The authors of the Meltdown vulnerability discovered that they could exploit this speculative execution feature in Intel CPUs to create a side-channel attack capable of reading arbitrary memory locations used by other processes and even the system kernel itself. The researchers found that even though the CPU correctly discards the result of instructions that logically take place after an exception (which were executed in parallel with the instruction that caused the exception), the CPU still caches the result. An attacker could then use a side channel attack, such as FLUSH+RELOAD, to read the cached result.

The attack method described in the Meltdown white paper is novel, and can be exploited using high-level programming languages like C or potentially even JavaScript. In the paper’s example, the attacker first allocates a “probe” array of 256 x 4096 bytes (assuming a typical 4KB page size). This array size equates to the 256 different possible values of a single byte of memory. The attacker then attempts to read a single byte of privileged memory, multiply the memory’s value by 4096, and then use the result to index the probe array. Because of speculative execution, the memory read, multiplication, and array index instructions all likely finish before the exception is generated for the privileged memory access.

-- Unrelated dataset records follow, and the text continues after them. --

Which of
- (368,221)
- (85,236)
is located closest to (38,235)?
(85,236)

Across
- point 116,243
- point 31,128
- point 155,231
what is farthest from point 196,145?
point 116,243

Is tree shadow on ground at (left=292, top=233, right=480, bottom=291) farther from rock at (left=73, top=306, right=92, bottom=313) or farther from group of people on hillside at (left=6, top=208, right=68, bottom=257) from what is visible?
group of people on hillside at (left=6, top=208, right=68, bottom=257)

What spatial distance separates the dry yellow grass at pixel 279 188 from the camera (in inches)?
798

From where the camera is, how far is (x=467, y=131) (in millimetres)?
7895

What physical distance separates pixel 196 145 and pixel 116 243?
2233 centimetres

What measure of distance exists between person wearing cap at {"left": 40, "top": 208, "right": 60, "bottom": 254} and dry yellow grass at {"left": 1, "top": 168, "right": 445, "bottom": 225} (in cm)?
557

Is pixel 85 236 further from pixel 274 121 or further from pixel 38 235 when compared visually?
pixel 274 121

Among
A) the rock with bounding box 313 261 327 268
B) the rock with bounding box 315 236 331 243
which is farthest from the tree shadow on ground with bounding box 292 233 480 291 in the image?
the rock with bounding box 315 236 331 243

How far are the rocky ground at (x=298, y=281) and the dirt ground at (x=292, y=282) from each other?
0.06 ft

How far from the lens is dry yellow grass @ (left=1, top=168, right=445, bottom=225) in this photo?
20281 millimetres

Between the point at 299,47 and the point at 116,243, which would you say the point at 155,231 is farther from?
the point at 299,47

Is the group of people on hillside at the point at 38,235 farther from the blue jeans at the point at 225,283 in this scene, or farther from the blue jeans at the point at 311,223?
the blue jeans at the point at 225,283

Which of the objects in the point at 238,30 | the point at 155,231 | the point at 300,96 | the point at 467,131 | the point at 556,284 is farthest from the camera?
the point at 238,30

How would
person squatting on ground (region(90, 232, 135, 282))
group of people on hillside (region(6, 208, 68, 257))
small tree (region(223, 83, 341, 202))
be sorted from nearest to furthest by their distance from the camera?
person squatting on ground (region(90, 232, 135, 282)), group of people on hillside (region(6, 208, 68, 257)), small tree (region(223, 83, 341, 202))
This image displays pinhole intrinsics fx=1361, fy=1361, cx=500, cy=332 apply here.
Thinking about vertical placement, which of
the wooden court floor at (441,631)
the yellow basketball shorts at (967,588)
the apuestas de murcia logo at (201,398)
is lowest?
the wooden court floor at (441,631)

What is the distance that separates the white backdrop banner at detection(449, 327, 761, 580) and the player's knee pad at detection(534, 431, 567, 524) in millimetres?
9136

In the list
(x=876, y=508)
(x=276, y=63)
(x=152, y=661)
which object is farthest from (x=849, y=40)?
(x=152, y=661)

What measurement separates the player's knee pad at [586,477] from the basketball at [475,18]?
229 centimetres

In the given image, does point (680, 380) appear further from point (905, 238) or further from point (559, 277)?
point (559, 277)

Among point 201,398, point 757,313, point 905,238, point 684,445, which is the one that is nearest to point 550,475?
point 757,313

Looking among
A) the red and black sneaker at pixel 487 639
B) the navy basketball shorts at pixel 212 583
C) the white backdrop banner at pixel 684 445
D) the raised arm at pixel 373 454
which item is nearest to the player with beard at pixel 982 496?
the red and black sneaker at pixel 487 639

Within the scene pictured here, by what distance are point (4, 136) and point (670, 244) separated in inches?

Even though the results are wound back, the array index is still cached by the CPU. A separate process can then use a FLUSH+RELOAD attack to iterate over the full probe array and identify which index was accessed by comparing return times. The cached index should return significantly quicker than the rest of the uncached array. The attacker can repeat this process to read the entirety of the system’s memory (or almost all of it depending on the operating system) at a rate of about 502 KB/s.